Die Volksanwaltschaft bezog zur Petition Nr. 43 wie folgt Stellung:

“Seit mit der Berggesetz-Novelle 1990, BGBl. Nr. 355/1990, die Zuständigkeiten von der Gewerbe­behörde zur Bergbehörde verschoben wurden, sieht sich die Volksanwaltschaft immer wieder mit Beschwerden von Anrainern konfrontiert, die das Bergrecht als Instrumentarium zur Zurückdrängung ihrer nachbarlichen Interessen erleben. Aber auch Gemeinden artikulieren ihre Beschwerden dann, wenn eine durch die Änderung der Zuständigkeit bedingte Verschlechterung der Möglichkeiten ihrer Rechts­durchsetzung erlebt wird. Auffällig ist das intensive Bemühen der betroffenen Gemeinden in Richtung Verhinderung eines beabsichtigten Abbaues. Die Volksanwaltschaft hat in ihren Berichten an den österreichischen Nationalrat [Fünfzehnter Bericht der VA, Seite 143, Sechzehnter Bericht der VA, Seite 191, Bericht der VA (1993) an den Nationalrat, Seite 263 f, Bericht der VA 1995 an den österreichischen Nationalrat, Seite 140] Kritik an der bestehenden gesetzlichen Regelung geübt.

Die Volksanwaltschaft hat aber auch aus Anlaß des Entwurfes einer Berggesetz-Novelle 1998 im Begutachtungsverfahren eine Stellungnahme abgegeben. Das diesbezügliche Schreiben der Volksanwalt­schaft an das Bundesministerium für wirtschaftliche Angelegenheiten vom 14. Oktober des Vorjahres, Zl. VA 6100/9/97-Ha, darf ich Ihnen in Ablichtung zur Kenntnis bringen. Auch die Volksanwaltschaft fordert den Entfall des unzeitgemäßen Berggesetzes bei gleichzeitiger Unterordnung der maßgeblichen Sachverhalte unter die Gewerbeordnung.”

Dieser Stellungnahme war folgendes Schreiben an das Bundesministerium für wirtschaftliche Angelegen­heiten beigelegt:

“Die Volksanwaltschaft erstattet aus Anlaß des vorliegenden Entwurfes einer Berggesetz-Novelle 1998 nachstehende Stellungnahme:

Ziele des Gesetzesvorhabens

Als Ziele dieses Gesetzesvorhabens werden Begriffe wie Harmonisierung der Bestimmungen des Berg­gesetzes mit der überörtlichen Raumordnung der Länder, Einbeziehung sämtlicher Rohstoffe in den Geltungsbereich des Berggesetzes, Einräumung einer umfassenden Parteistellung der Gemeinden, Ökolo­gisierung des Berggesetzes und umfassende Deregulierungen im Berggesetz genannt.

*AUFGABE 1*:
Von welcher Behörde zu welcher wurden laut dem Textauszug mit der Berggesetz-Novelle 1990 die Zuständigkeiten verschoben?

*EINTRÄGE*:

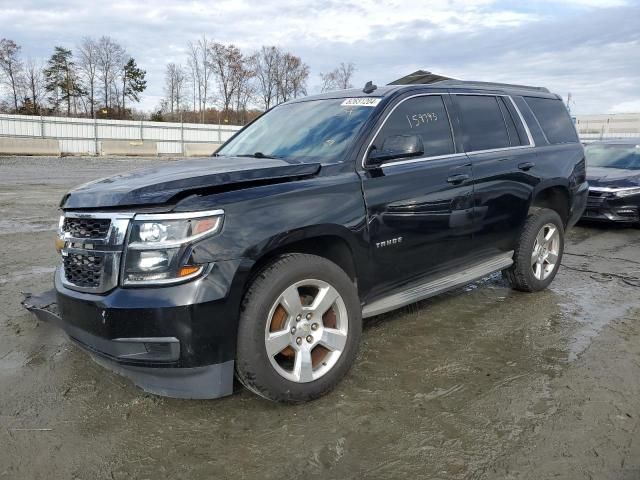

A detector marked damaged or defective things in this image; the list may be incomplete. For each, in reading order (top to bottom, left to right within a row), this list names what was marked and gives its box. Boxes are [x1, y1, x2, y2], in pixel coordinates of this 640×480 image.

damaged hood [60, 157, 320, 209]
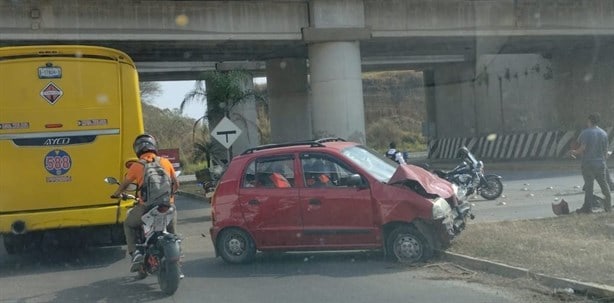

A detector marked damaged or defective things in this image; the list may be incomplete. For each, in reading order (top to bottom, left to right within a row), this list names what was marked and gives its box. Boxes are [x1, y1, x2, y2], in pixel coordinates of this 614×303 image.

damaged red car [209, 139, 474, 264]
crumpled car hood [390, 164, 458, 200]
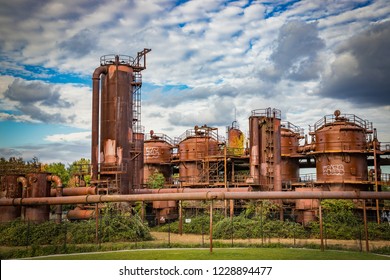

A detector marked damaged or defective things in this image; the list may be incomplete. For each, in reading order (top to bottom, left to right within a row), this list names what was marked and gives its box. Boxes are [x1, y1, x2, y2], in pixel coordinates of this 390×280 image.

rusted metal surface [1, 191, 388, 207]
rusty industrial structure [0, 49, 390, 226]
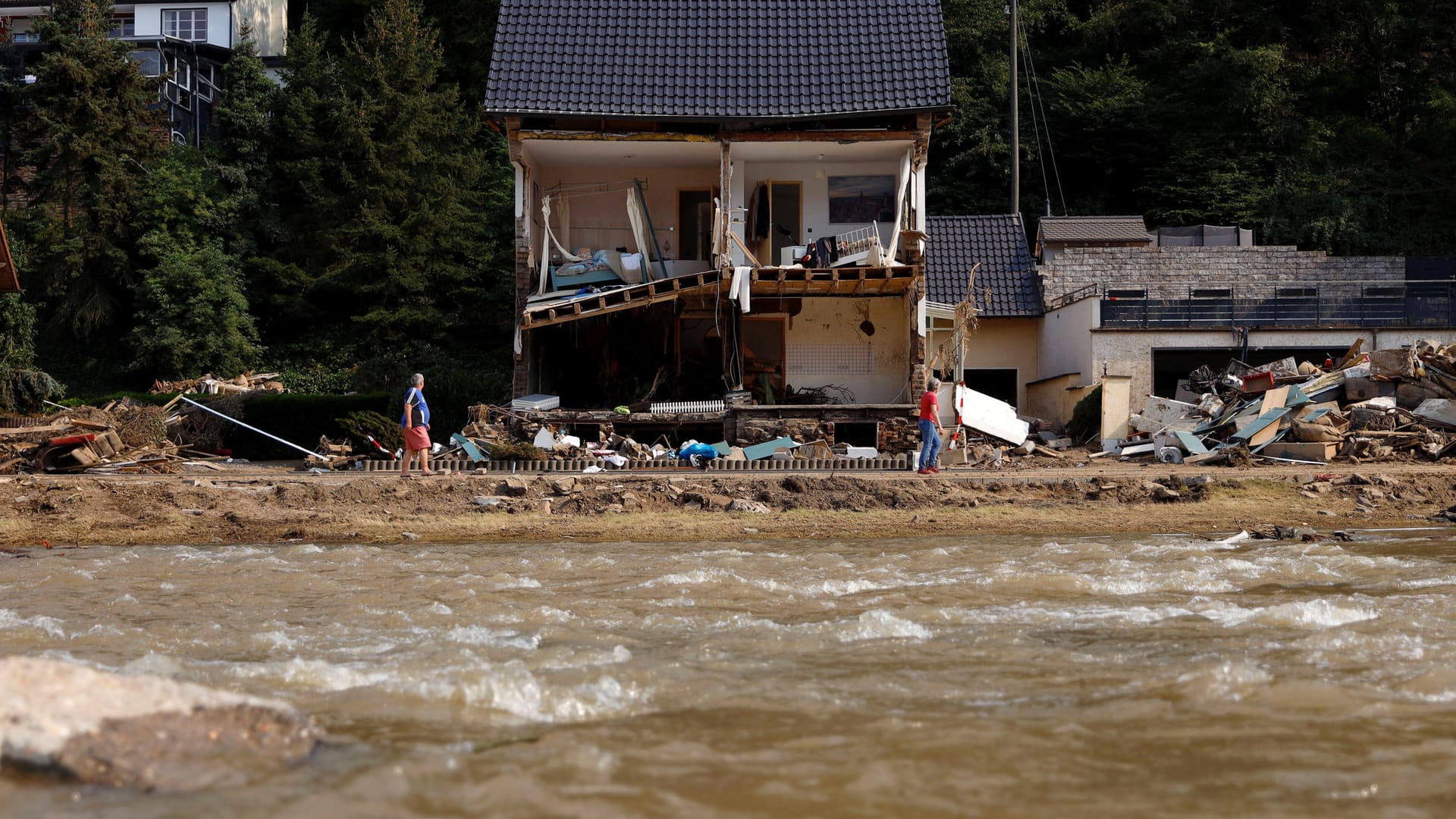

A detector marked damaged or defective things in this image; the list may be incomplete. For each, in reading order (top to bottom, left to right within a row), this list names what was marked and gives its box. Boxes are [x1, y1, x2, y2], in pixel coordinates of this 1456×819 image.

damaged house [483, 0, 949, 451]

--

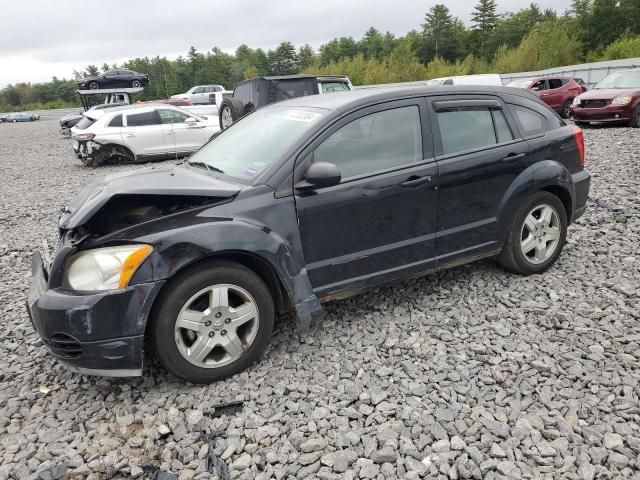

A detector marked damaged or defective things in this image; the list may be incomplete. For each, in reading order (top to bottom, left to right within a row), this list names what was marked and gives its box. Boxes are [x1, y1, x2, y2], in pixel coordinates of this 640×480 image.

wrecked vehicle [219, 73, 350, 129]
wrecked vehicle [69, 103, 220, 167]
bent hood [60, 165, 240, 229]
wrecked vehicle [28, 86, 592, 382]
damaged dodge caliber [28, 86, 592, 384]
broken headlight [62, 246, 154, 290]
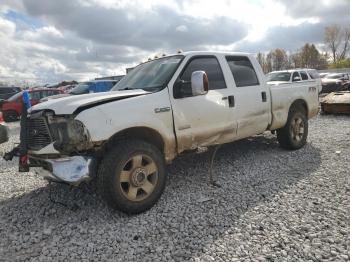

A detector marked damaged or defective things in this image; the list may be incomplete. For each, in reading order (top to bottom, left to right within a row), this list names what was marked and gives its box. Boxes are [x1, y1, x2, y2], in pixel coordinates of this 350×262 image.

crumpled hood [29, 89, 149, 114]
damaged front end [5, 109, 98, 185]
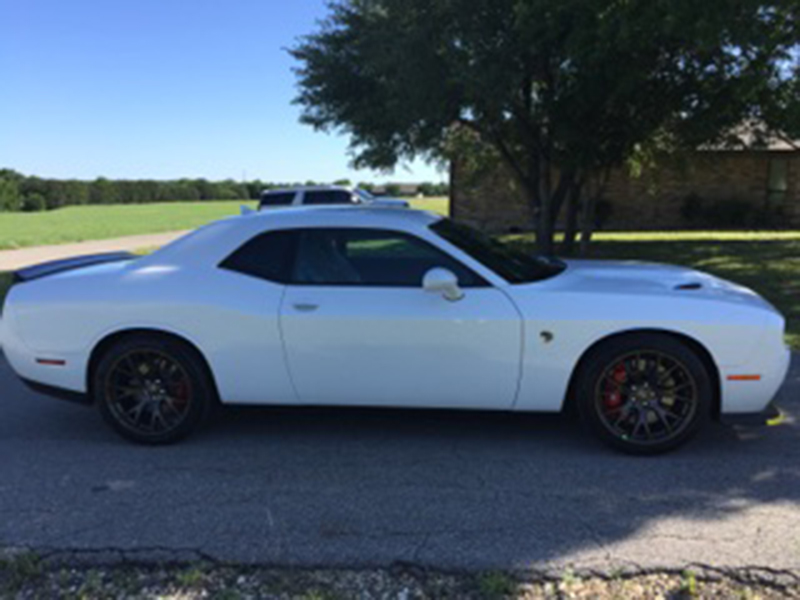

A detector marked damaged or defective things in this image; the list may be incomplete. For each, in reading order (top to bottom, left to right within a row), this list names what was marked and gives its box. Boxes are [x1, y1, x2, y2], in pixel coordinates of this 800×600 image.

*AUFGABE 2*:
Gib bitte aus den Einträgen die Zeilen zwischen der Zeile mit "this 390×280 image." und der Zeile mit "rusty industrial structure [0, 49, 390, 226]" unverändert wieder, beide Zeilen eingeschlossen.

*SCHRIFTLICHE LÖSUNG 1*:
Von der Gewerbebehörde zur Bergbehörde.

*SCHRIFTLICHE LÖSUNG 2*:
A detector marked damaged or defective things in this image; the list may be incomplete. For each, in reading order (top to bottom, left to right within a row), this list names what was marked and gives its box. Boxes are [x1, y1, x2, y2], in pixel coordinates of this 390×280 image.

rusted metal surface [1, 191, 388, 207]
rusty industrial structure [0, 49, 390, 226]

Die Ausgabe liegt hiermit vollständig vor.